The Nocardiopsis strains isolated from indoor water-damaged environments are toxigenic and produce a mitochondrial toxin that damages the mitochondria of boar sperm (Peltola et al, 2001a, b). In conclusion, these studies demonstrate that spores from S. californicus are cytotoxic to mouse macrophages.
More importantly, the co-cultivation of S. californicus and S. chartarum results in a spore mixture that is more toxic than the spores of either organism cultured individually. Additional attention must be paid to the synergism that probably occurs in the microbial mixture that is present in water-damaged buildings.
Finally, Nocardia isolated from water-damaged building materials also cause cytotoxicity.

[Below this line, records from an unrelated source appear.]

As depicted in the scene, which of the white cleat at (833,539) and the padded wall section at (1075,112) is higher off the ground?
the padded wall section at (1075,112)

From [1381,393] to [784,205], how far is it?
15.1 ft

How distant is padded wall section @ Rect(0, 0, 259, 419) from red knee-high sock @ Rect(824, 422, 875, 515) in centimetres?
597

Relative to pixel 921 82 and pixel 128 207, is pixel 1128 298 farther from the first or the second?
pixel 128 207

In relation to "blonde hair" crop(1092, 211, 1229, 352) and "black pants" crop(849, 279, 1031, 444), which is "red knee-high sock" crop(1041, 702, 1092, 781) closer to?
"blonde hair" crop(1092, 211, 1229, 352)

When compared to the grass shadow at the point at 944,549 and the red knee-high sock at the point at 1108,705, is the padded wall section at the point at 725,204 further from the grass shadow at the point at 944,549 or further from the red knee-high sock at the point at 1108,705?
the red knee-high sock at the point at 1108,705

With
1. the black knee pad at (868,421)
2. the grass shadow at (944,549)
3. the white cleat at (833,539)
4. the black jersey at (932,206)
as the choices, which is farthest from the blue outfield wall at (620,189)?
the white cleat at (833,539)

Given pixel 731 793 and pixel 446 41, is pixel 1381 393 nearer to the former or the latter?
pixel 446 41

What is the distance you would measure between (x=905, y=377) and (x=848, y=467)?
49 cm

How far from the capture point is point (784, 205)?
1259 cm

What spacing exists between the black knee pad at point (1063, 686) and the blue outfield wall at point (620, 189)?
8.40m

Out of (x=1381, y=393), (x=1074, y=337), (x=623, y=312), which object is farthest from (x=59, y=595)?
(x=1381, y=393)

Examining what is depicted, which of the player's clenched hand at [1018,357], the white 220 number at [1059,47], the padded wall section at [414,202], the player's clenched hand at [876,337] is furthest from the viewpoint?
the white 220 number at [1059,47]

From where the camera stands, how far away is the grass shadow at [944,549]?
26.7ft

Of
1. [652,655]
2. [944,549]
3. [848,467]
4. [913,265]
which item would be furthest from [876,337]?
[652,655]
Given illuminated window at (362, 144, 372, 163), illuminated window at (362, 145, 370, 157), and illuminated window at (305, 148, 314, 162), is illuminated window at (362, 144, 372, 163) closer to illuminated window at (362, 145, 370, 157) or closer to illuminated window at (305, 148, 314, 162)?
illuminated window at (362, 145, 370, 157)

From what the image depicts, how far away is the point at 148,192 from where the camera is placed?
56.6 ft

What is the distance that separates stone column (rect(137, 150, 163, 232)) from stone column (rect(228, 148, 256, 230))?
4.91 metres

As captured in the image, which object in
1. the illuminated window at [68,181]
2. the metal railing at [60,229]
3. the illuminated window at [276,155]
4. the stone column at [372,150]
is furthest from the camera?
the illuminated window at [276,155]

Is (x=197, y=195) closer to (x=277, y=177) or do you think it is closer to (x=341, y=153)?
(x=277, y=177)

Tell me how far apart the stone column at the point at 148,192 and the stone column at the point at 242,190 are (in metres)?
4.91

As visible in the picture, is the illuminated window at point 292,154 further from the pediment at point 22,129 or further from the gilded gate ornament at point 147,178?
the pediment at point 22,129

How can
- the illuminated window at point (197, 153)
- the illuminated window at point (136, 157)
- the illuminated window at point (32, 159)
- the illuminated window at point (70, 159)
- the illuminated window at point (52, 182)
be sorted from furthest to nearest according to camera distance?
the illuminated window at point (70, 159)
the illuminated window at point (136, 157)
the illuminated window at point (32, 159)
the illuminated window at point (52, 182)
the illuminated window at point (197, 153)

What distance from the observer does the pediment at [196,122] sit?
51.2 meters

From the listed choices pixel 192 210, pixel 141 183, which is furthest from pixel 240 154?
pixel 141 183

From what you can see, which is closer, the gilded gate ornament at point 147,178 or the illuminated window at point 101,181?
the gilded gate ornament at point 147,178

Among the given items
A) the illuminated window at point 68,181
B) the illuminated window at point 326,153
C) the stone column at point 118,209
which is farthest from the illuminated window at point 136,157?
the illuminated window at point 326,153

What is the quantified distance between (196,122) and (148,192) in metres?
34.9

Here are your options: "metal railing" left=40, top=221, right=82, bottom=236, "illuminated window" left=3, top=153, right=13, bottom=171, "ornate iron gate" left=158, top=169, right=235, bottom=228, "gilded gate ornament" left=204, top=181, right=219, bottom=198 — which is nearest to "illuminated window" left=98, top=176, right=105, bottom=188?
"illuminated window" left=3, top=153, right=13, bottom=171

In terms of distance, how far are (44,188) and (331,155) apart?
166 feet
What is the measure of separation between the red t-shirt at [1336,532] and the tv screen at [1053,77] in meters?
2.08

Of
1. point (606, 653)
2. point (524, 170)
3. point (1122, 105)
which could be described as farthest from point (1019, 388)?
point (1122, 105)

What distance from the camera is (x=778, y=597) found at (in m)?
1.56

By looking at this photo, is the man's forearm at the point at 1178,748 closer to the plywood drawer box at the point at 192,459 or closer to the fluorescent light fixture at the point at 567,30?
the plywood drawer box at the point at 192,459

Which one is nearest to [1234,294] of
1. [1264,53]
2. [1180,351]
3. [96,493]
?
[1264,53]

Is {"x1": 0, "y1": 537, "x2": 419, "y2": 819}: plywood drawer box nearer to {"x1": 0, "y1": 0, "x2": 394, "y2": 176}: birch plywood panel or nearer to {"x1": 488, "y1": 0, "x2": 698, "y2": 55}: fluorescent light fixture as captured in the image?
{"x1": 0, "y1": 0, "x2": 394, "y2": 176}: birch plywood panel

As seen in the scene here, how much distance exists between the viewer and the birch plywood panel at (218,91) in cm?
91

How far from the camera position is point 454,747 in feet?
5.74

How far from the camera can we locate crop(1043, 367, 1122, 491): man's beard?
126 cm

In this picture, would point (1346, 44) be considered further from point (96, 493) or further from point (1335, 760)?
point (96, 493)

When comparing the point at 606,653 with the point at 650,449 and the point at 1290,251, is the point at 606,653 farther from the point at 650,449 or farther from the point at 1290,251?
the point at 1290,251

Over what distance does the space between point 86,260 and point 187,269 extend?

Streptomyces species are associated with farmer's lung disease (allergic alveolitis). Infections (Streptomycosis) occur most frequently in immunocompromised individuals and people with diabetes mellitus and/or corticosteroid therapy. However, co-infection with Aspergillus in cases of chronic granulomatous disease following exposure to aerosolized mulch has been reported (Siddiqui et al, 2007). Diagnosis is difficult because mimicry of other diseases (Kagen et al,1981; Che et al,1989; Roussel et al, 2005; Kapadia et aI, 2007; Kofteridis, et al, 2007; Madhusudhan et aI, 2007; Acevedo et aI, 2008; Quintana et aI, 2008).
Finally, Streptomyces spp. can cause mycetoma, a condition most endemic around the Tropic of Cancer, but also occurs worldwide, in the U.S., Asia, and Latin America (Welsh et al, 2007; Quintana et al, 2008). The organisms are aerobic, producing chalky aerial mycelia and produce granules of different sizes, textures and colors. Streptomyces do not stain with hematoxylin and eosin, but are gram positive and acid fast stain.